# 2. Web Scraping

Download and extract as separate texts all posts in a section of choice from http://forum.lvivport.com. The task requires web scraping.

Hints: scrapy, readability, lazyweb, lazynlp

In [20]:
# For debug purposes
from pprint import pprint as pp

import requests
from bs4 import BeautifulSoup as bs
import re
import json

base_url = "http://forum.lvivport.com/"

# But of course we're parsing Divochi Posydenky
board_url = "http://forum.lvivport.com/forums/divochi-posidenki.194/"

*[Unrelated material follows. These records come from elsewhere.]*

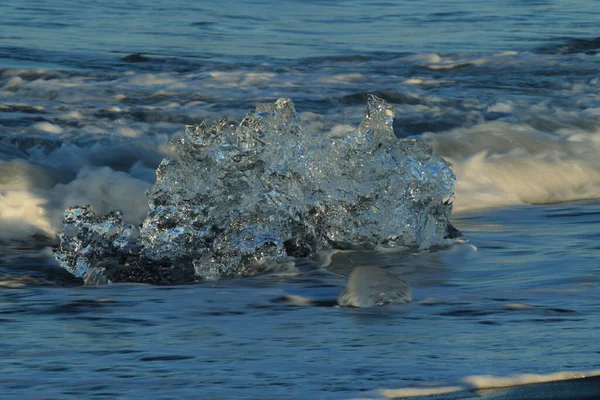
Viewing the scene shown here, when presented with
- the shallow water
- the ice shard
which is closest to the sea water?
the shallow water

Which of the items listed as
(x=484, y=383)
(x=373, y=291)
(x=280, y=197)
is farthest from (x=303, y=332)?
(x=280, y=197)

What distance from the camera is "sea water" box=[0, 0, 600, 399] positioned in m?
3.38

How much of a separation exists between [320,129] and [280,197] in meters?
4.27

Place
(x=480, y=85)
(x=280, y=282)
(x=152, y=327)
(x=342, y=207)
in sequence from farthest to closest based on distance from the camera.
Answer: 1. (x=480, y=85)
2. (x=342, y=207)
3. (x=280, y=282)
4. (x=152, y=327)

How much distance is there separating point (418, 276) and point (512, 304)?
2.56ft

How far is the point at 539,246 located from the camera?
Answer: 5500mm

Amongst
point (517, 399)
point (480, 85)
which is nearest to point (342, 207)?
point (517, 399)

def generate_urls(board_url, num_pages):
    """Generate urls for pagination"""
    
    urls = [board_url]
    if num_pages > 1:
        for i in range(2, num_pages+1):
            urls.append(board_url + 'page-{0}'.format(i))
        
    return urls


def get_threads(board_url, num_pages):
    """Get thread ulrs from board index"""
    
    urls = generate_urls(board_url, num_pages)
    threads = []
    
    for url in urls:
        r = requests.get(url).text
        soup = bs(r, 'html.parser')
        
        links = soup.select('ol.discussionListItems > li > div > div > h3 > a')
        for link in links:
            s = link.get('href')
            threads.append(s)

    return threads


def get_content(base_url, threads):
    """
    The actual content scraping routine
    
    Returns content in a nested dict as follows:
    
    threads = {int thread_id: {
        int post_id1 : {
            user: str,
            text: str,
        }
    }}
    """
    
    # This will help clean up text in messages
    text_postprocessors = {
        '(adsbygoogle = window.adsbygoogle || []).push({});': '',
        'Натисніть, щоб розгорнути...': '',
        '\n\n\n\n': '\n',
        '\n\n\n': '\n',
        '\n\n': '\n',
        '↑\n': '',
        '	': '',
        '  ': ' '
    }
    
    # Init forum container
    forum_content = {}
    
    # Walk each thread url
    for thread_url in threads:
        # Build url
        url = base_url + thread_url
                
        # Request & soupify page
        r = requests.get(url).text
        soup = bs(r, 'html.parser')
        
        # Parse thread id
        try:
            thread_id = int(re.findall(r'\.(\d+)\/', url)[0])
        except IndexError:
            print("Invalid Thread ID")
            thread_id = -1
                
        # Init thread container
        thread_content = {}
        
        # Messages on the board live in an <ol> tag
        # Parse the tag
        messages = soup.select('ol.messageList')
        
        for tag in messages:
            
            # Posts live as <li> items
            posts = tag.select('li')
            
            # for <li> in <ol>:
            for post in posts:
                
                # Init post container
                post_content = {}
                                
                # Parse post_id
                try:
                    txt = post.get('id')
                    post_id = re.findall(r'post-(\d+)', txt)[0]
                except TypeError:
                    # Some <li> will be non-content sections like ads, etc.
                    continue

                # Parse user_id
                try:
                    p = r'\/(\S+)\/'
                    txt = post.select('div.avatarHolder a')[0].get('href')
                    user_id = re.findall(p, txt)[0]
                    post_content['user_id'] = user_id

                except IndexError:
                    pass

                # Parse post_text
                try:
                    # Extract text
                    post_text = post.select('article')[0].get_text()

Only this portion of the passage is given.